Wie berichtet, hat Grünen-Fraktionsvorsitzender Sven Kornfeld seine Beteiligung an der Ratsgruppe letzten Freitag aufgekündigt – doch wie will er in Zukunft grüne Themen in Hameln durchsetzen? Angesichts der Sitzverteilungen im Rat und einer fehlenden klaren Mehrheit durch eine Gruppe oder Fraktion braucht Kornfeld einen größeren Partner. „Wenn sie etwas bewegen wollen, müssen sie sich irgendwo anlehnen“, meint Güsgen.

Wenn schon nicht mehr mit SPD und Linken, dann bleibt im Prinzip nur die andere große Fraktion im Stadtrat – das Bündnis von CDU, DU und UFB. Kornfeld sagt: „Im Moment gibt es keine Ambitionen, in eine neue Gruppe zu gehen.“ Gleichwohl werde sich die Ratsarbeit aus seiner Sicht künftig „ein bisschen offener“ gestalten. Übereinstimmung bei Themen habe es in der Vergangenheit schon gegeben.
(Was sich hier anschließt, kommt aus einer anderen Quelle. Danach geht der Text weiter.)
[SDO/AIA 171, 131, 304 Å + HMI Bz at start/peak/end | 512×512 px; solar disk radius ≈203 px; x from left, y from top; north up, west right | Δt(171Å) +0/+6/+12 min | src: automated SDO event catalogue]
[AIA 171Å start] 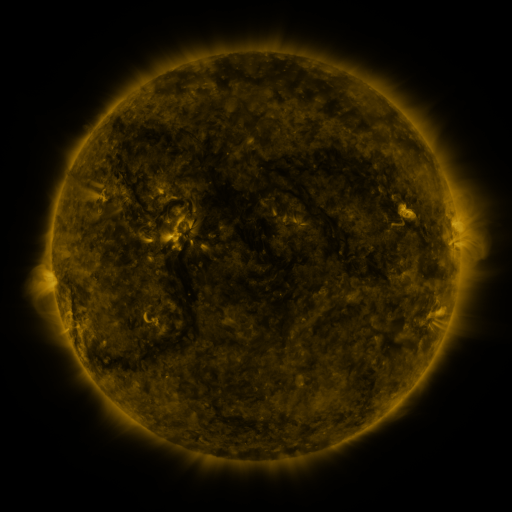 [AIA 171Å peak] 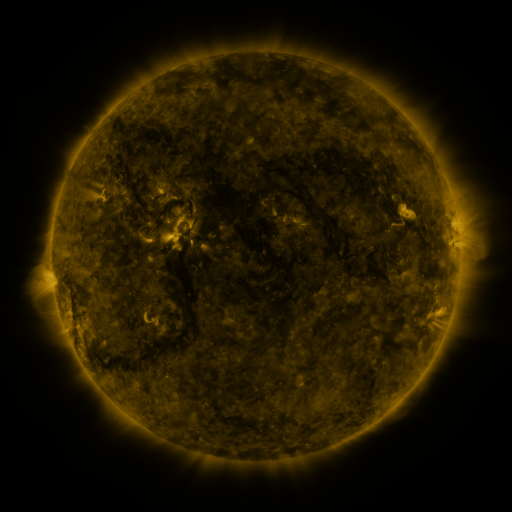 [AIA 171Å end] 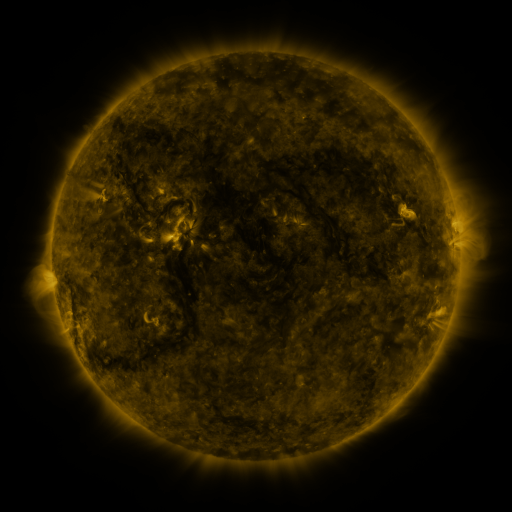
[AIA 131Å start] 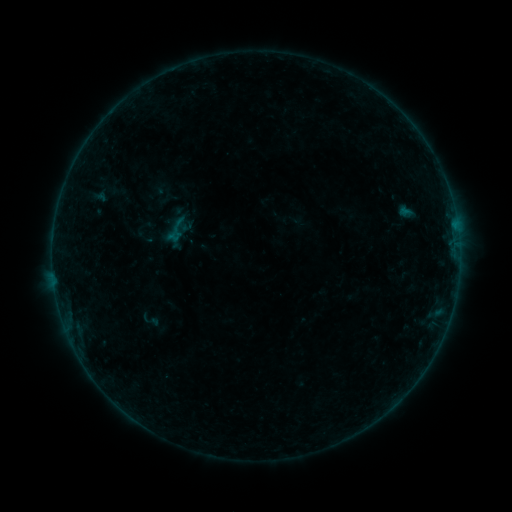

Wie und ob eine stärkere Zusammenarbeit mit der CDU/DU/UFB-Fraktion infrage kommt, ist auch für Kornfeld noch nicht absehbar. „Vieles wird auch vom neuen Fraktionsvorsitzenden abhängen“, meint er. Bekanntermaßen wird Thomas Meyer-Hermann (CDU) die Fraktionsspitze am Ende des Monats abgeben und aus dem Rat ausscheiden.

Laut Meyer-Hermann, der sich zurzeit im Urlaub befindet, habe die Fraktion noch nicht über seine Nachfolge entschieden. Von einer Radtour am Comer See ließ er am Montag durchblicken: „Wir werden mit den Grünen das eine oder andere Thema angehen.“ Es gebe „viele Gemeinsamkeiten“. Ist das dann auch schon alles? „Ob es zu einem Bündnis kommt, wird man sehen“, lässt Meyer-Hermann offen. Er selbst wird es wohl nur am Rande mitentscheiden. Die Ratssitzung am 26. September wird Meyer-Hermanns letzte sein. CDU-Fraktionsvize Daniel Schimanski sei jedoch einer, so versichert Grünen-Chef Kornfeld, mit dem er sich die Zusammenarbeit gut vorstellen könne. Doch ganz ohne Reibungen dürfte es auch zwischen CDU und Grünen nicht funktionieren. Ein Beispiel: Meyer-Hermanns Ratsmandat wird Ursula Wehrmann übernehmen. Die hat in der letzten Legislatur zwar schon Schwarz-Grün erlebt, doch wird Kornfeld und der Ex-Grünen auch nachgesagt, nicht das allerbeste persönliche Verhältnis zu haben.

Wie dem auch sei: Für eine Ratsmehrheit reicht es auch im Falle einer CDU/DU/UFB-Grünen-Koalition nicht. Man wäre auf andere angewiesen: etwa auf die FDP oder auf die Ex-AfD-Fraktion „Die Mitte“.